__Task brief__. Using only the entries below, output the lines starting at the one containing "King Chain V2 3D model_14" and ending at the one containing "Belle Flora Cotton", exactly and inclusive of both, omitting the pictures.

__Input__.

=== Section Start ===

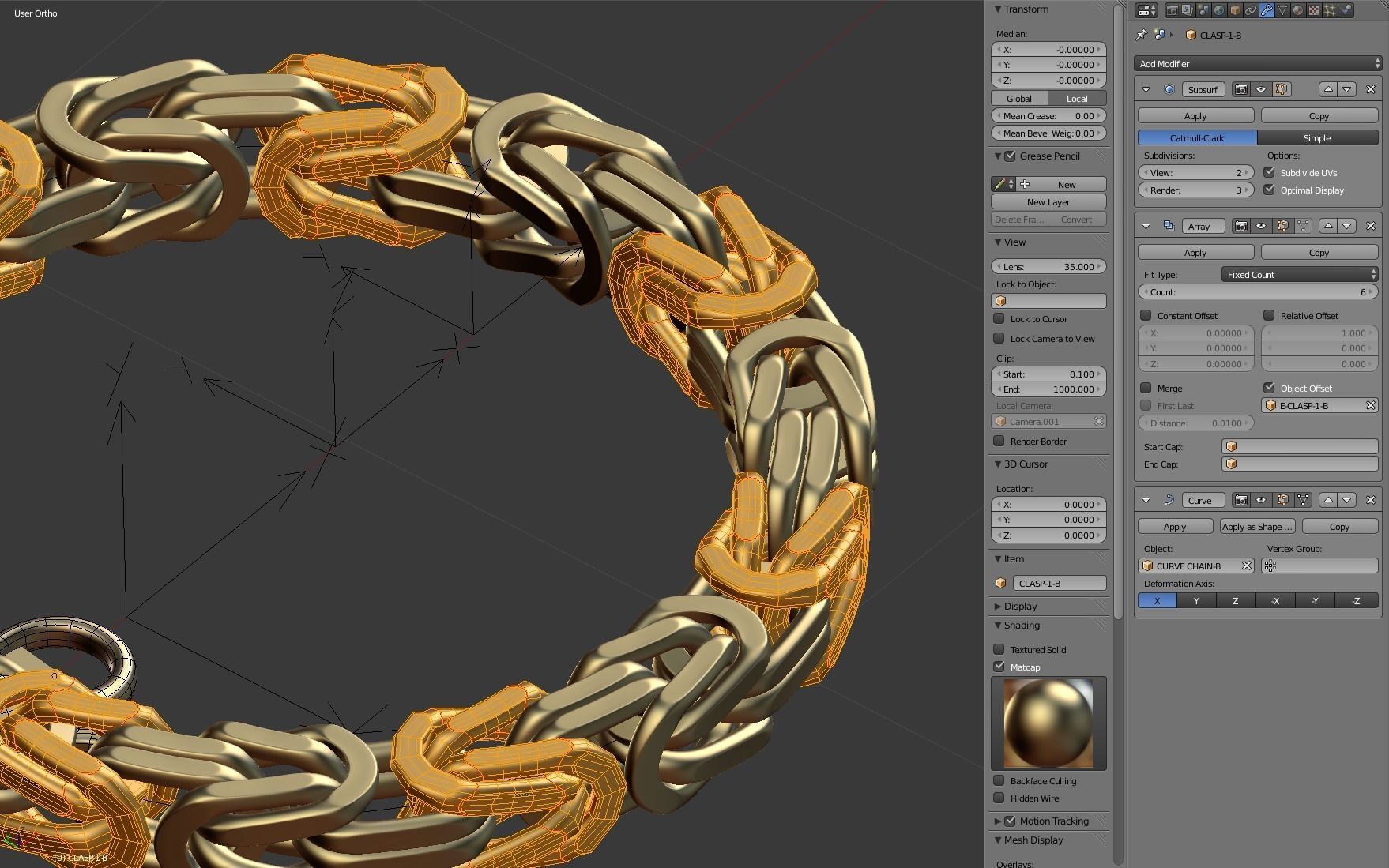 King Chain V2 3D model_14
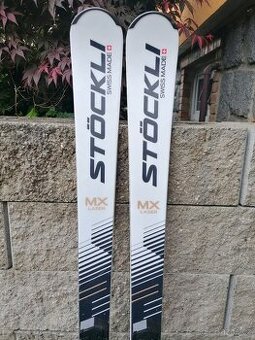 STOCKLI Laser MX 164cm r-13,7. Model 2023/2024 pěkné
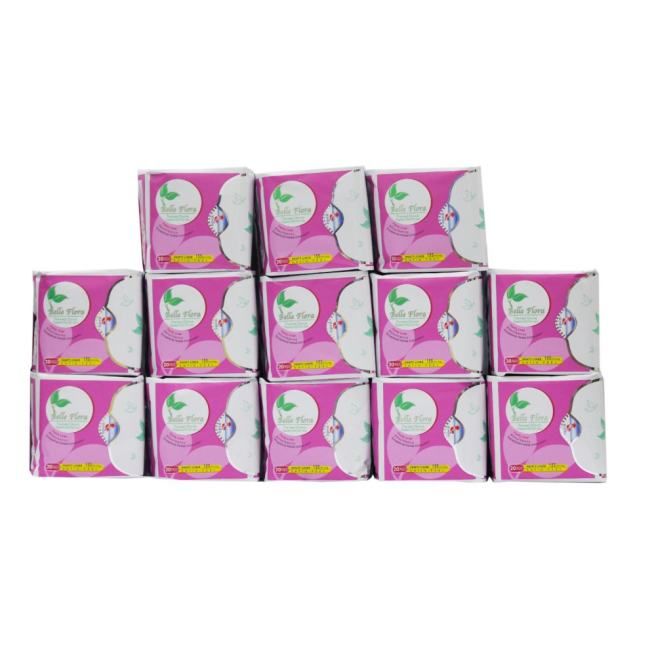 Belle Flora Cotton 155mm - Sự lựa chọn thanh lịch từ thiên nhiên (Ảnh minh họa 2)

=== Section End ===
=== Section Start ===

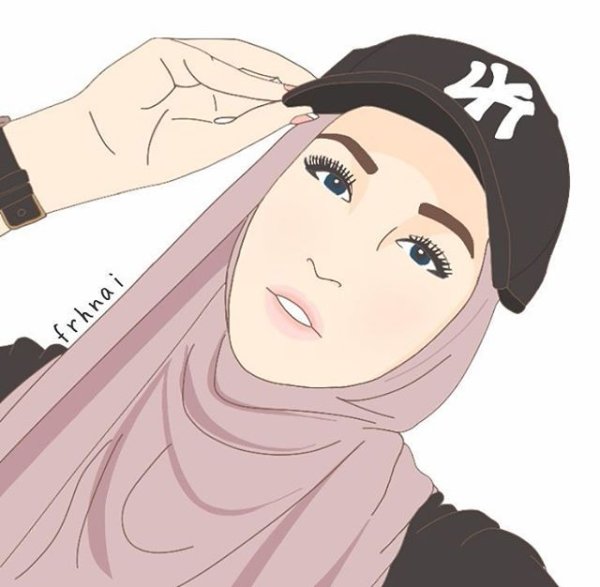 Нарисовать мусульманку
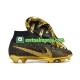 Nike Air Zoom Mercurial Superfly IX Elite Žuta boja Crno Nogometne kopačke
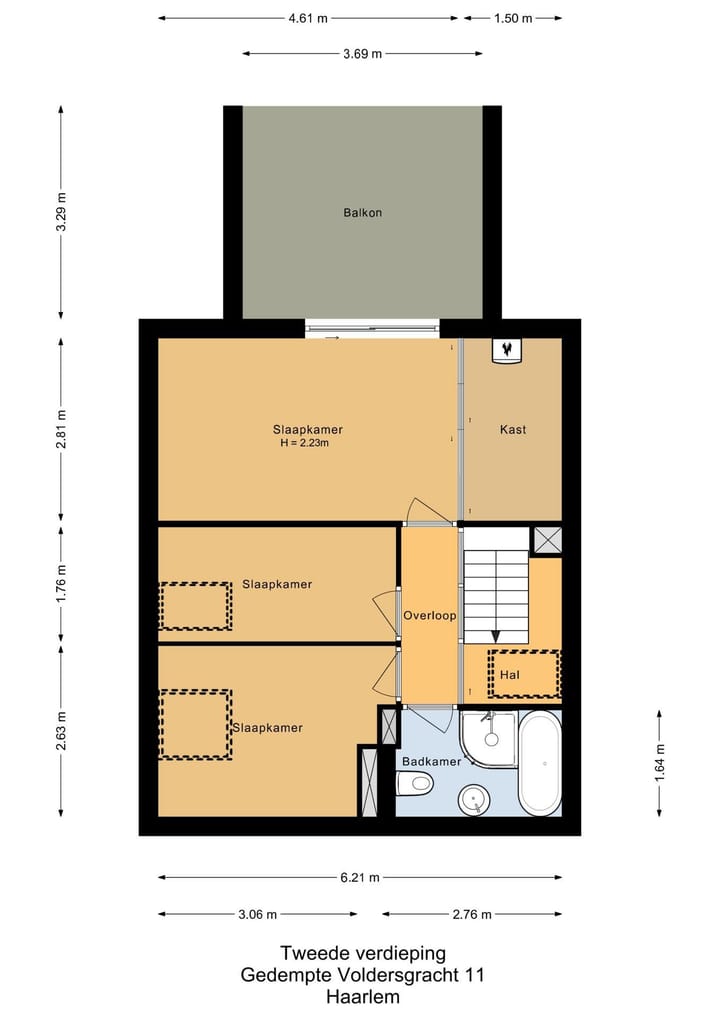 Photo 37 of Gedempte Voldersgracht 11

=== Section End ===
=== Section Start ===

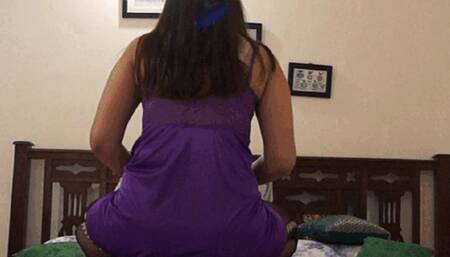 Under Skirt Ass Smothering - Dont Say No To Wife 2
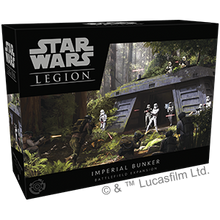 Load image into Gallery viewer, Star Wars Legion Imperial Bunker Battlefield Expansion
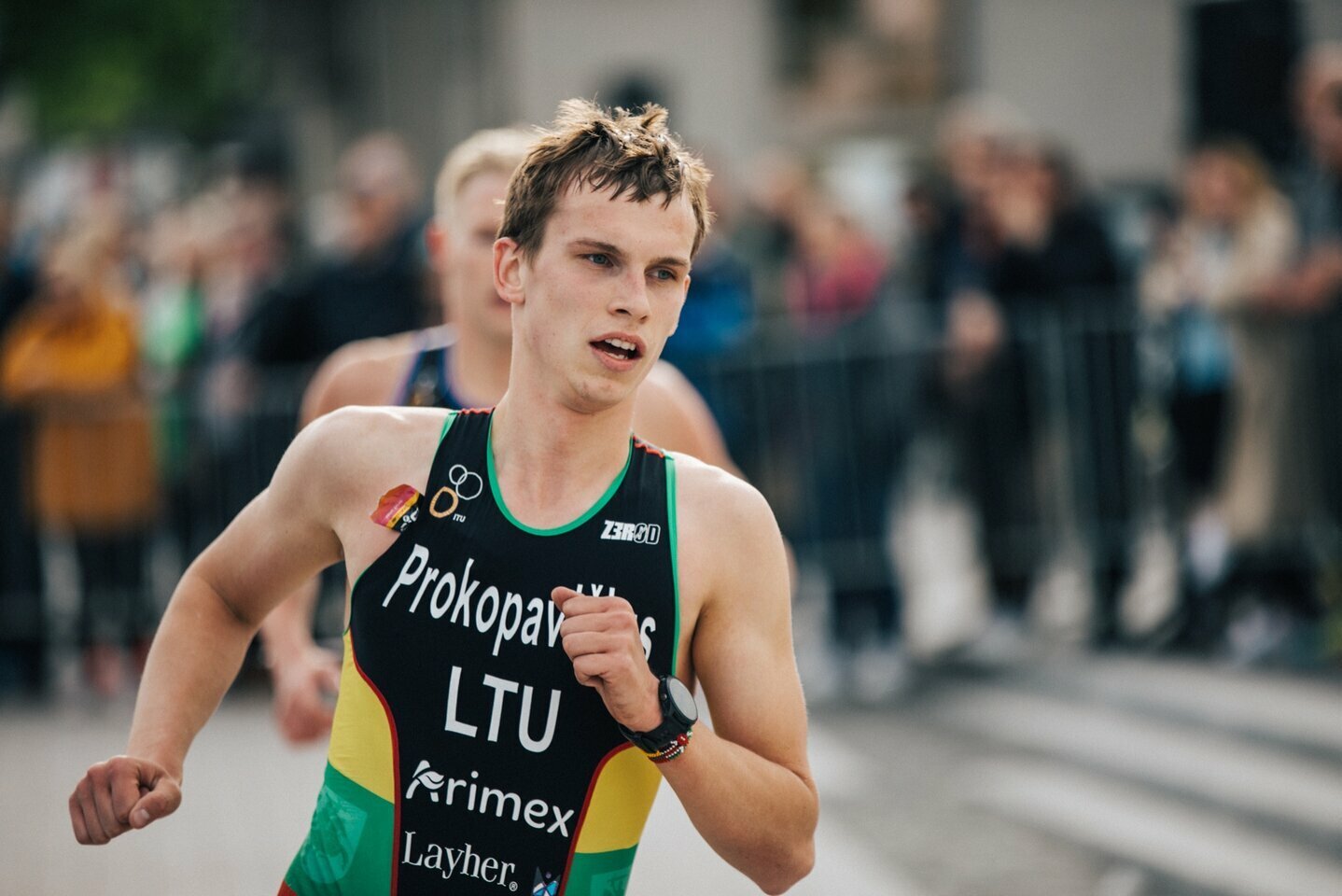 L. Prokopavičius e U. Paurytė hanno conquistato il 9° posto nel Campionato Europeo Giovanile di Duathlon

=== Section End ===

__Reply to the exercise__.
 King Chain V2 3D model_14
 STOCKLI Laser MX 164cm r-13,7. Model 2023/2024 pěkné
 Belle Flora Cotton 155mm - Sự lựa chọn thanh lịch từ thiên nhiên (Ảnh minh họa 2)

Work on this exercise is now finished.